**CONSIGNES DE TRAVAIL**
A - Dans le texte sur les Bédouins, dans quelle ville la tribu d’al Talalka a-t-elle emménagé au début des années 1950 ?
B - Résumez en deux phrases le texte sur les Bédouins.
C - Reprenez le texte sur les Bédouins là où il s’arrête et poursuivez-le.

**TEXTE À ÉTUDIER**
Dans
de nombreux pays, le pouvoir central, ou local, éprouve des difficultés à
sédentariser des populations nomades qui aspirent à maintenir leur mode de vie,
à poursuivre leurs périples, sans faire de concession à la vie moderne.
Diplômé
du Département Film de l’université de Tel-Aviv et du Centre international de
photographie documentaire et de photojournalisme, Leeor Kaufman vit à
New York et s’est intéressé aux Bédouins, « nomades de culture arabe
citoyens de l’Etat d’Israël depuis sa création. Au début des années 1950, la
tribu d’al Talalka se plia aux pressions gouvernementales qui tentaient
d’urbaniser la population bédouine et emménagea dans la ville de Lakiya. Après
des décennies passées dans une banlieue à l’infrastructure sous-développée, aux
forts taux de chômage et de criminalité, la tribu décide de reconstruire son
village de « Twail Au Garwall » sur ses terres, malgré les menaces
permanentes d’une évacuation ».

**ENREGISTREMENTS DU CORPUS**
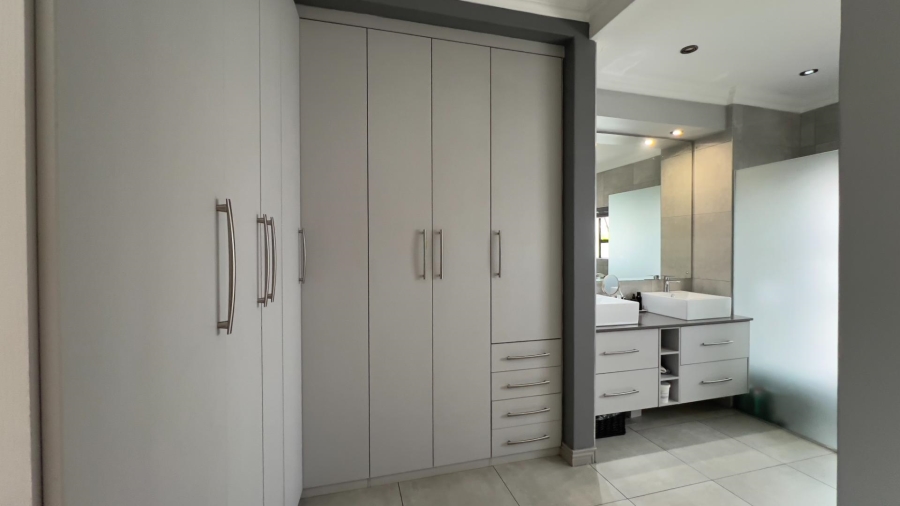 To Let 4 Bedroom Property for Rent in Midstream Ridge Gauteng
...
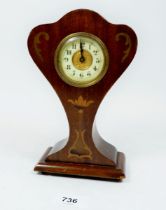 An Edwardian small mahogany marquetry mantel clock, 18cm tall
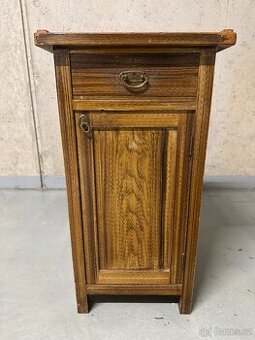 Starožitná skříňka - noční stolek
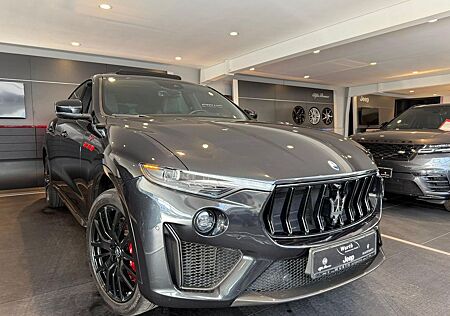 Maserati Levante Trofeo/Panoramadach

**RÉSULTATS PAR TÂCHE**
A - Dans la ville de Lakiya.

B - Dans de nombreux pays, le pouvoir central ou local a du mal à sédentariser des populations nomades qui veulent conserver leur mode de vie. Leeor Kaufman, diplômé de l’université de Tel-Aviv et installé à New York, s’est intéressé aux Bédouins d’Israël, dont la tribu d’al Talalka qui, après des décennies à Lakiya, décide de reconstruire son village sur ses terres malgré les menaces d’évacuation.

C -
Bédouins vs Israël

Ce
film « nous raconte la vie quotidienne de Muhammad, qui mène le combat
pour sa tribu afin de préserver leur mode de vie. Muhammad rêve de progrès pour
ses enfants, mais veut pouvoir conserver une culture bédouine intacte dans une
vie moderne. Le combat est féroce, et Muhammad al Talalka est seul. Déçu et
déchiré par ce combat, il se tourne vers l'islam pour y trouver des réponses ».
Focalisation sur Muhammad al Talalka

Désespérée,
la tribu ne croit guère en la justice israélienne dont la Cour suprême a
pourtant censuré des décisions gouvernementales majeures. Elle ne comprend pas
qu’elle ne peut pas ester en justice en tant que tribu et que chaque Bédouin
doit défendre ses droits individuellement. Les ainés sont pris à partie par la
génération des trentenaires leur reprochant leur ancienne obéissance qui
obère leur chance de gagner.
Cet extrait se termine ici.